» Given entries
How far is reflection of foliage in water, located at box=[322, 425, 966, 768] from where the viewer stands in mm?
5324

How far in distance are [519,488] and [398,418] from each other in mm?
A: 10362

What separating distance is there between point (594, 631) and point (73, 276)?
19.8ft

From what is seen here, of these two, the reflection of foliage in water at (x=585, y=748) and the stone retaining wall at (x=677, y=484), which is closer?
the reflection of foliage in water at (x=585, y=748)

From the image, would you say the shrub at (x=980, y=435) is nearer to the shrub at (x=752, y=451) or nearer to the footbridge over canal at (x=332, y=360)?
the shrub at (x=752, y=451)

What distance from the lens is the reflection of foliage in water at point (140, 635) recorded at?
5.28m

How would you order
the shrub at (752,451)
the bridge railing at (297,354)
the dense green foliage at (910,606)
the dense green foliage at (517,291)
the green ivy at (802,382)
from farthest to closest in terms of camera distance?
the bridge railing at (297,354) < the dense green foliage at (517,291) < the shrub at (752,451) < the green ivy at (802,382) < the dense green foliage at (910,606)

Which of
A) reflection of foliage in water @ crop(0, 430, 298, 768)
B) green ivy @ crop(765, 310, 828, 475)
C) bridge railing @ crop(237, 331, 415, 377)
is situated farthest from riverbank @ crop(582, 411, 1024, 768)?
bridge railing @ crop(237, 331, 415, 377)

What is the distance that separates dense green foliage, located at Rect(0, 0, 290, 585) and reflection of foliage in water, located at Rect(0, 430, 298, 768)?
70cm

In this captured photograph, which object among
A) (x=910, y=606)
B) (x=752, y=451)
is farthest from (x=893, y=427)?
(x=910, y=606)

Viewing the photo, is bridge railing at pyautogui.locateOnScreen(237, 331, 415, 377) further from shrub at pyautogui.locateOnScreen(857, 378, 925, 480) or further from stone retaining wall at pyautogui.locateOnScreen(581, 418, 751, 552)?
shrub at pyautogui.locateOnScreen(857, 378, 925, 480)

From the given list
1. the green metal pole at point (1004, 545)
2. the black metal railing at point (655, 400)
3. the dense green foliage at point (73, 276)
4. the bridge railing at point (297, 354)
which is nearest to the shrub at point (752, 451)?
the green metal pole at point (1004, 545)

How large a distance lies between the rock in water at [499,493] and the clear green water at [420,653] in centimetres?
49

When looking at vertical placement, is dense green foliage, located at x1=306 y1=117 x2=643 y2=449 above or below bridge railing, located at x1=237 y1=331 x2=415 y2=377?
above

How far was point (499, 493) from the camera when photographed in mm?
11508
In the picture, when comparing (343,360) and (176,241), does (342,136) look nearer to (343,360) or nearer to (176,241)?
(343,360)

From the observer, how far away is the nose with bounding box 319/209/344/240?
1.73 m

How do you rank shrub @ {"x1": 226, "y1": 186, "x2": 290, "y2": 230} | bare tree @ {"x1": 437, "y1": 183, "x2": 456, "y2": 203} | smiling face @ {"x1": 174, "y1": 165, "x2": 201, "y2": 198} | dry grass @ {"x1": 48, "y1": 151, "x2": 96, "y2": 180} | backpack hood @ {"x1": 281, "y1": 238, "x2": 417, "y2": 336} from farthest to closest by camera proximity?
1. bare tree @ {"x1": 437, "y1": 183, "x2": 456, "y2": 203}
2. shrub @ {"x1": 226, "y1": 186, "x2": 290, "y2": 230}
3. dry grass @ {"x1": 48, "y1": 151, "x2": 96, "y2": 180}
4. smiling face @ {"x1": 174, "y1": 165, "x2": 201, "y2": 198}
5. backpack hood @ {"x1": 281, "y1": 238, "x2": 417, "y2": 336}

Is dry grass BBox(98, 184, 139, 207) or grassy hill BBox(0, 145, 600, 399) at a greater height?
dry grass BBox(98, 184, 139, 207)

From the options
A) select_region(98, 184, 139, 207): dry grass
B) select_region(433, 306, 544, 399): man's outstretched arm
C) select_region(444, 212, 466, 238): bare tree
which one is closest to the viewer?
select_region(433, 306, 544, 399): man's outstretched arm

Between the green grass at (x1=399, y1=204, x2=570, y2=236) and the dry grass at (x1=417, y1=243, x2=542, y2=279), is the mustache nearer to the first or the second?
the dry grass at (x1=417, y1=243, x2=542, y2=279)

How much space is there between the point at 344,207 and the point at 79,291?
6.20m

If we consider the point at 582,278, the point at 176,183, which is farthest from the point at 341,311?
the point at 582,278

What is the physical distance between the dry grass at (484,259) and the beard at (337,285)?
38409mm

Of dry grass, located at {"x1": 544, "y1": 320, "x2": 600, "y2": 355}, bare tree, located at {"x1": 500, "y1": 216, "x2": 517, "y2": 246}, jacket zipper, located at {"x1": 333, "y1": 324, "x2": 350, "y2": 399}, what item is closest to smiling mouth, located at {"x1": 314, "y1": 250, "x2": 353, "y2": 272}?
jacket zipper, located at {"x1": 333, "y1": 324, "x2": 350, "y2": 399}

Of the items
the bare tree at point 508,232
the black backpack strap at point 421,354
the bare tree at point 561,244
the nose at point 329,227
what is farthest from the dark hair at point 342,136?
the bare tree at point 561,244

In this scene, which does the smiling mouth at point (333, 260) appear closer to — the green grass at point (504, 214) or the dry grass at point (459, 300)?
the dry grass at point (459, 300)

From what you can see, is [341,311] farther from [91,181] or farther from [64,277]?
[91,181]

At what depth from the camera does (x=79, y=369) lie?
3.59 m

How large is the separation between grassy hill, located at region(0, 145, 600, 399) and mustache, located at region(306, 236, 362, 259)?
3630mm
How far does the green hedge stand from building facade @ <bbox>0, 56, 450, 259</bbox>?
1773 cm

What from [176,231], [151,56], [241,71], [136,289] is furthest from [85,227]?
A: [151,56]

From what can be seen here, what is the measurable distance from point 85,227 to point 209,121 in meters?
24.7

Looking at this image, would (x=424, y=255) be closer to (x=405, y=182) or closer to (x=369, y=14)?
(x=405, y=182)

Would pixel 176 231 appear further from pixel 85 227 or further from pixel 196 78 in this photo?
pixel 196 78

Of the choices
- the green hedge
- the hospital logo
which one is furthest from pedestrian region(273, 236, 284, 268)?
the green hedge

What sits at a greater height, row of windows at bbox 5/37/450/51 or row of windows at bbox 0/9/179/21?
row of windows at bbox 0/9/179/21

» Task statement
Can you convert every line from the start of the data through the line containing "the bridge railing at (297,354) <", inclusive, into a Markdown table with the columns Row and Text, leaving out blank lines?

» Response
| Row | Text |
|---|---|
| 1 | How far is reflection of foliage in water, located at box=[322, 425, 966, 768] from where the viewer stands in mm? |
| 2 | 5324 |
| 3 | How far in distance are [519,488] and [398,418] from each other in mm? |
| 4 | A: 10362 |
| 5 | What separating distance is there between point (594, 631) and point (73, 276)? |
| 6 | 19.8ft |
| 7 | From what is seen here, of these two, the reflection of foliage in water at (x=585, y=748) and the stone retaining wall at (x=677, y=484), which is closer? |
| 8 | the reflection of foliage in water at (x=585, y=748) |
| 9 | From the image, would you say the shrub at (x=980, y=435) is nearer to the shrub at (x=752, y=451) or nearer to the footbridge over canal at (x=332, y=360)? |
| 10 | the shrub at (x=752, y=451) |
| 11 | What distance from the lens is the reflection of foliage in water at point (140, 635) recorded at? |
| 12 | 5.28m |
| 13 | How would you order |
| 14 | the shrub at (752,451) |
| 15 | the bridge railing at (297,354) |
| 16 | the dense green foliage at (910,606) |
| 17 | the dense green foliage at (517,291) |
| 18 | the green ivy at (802,382) |
| 19 | from farthest to closest in terms of camera distance? |
| 20 | the bridge railing at (297,354) < the dense green foliage at (517,291) < the shrub at (752,451) < the green ivy at (802,382) < the dense green foliage at (910,606) |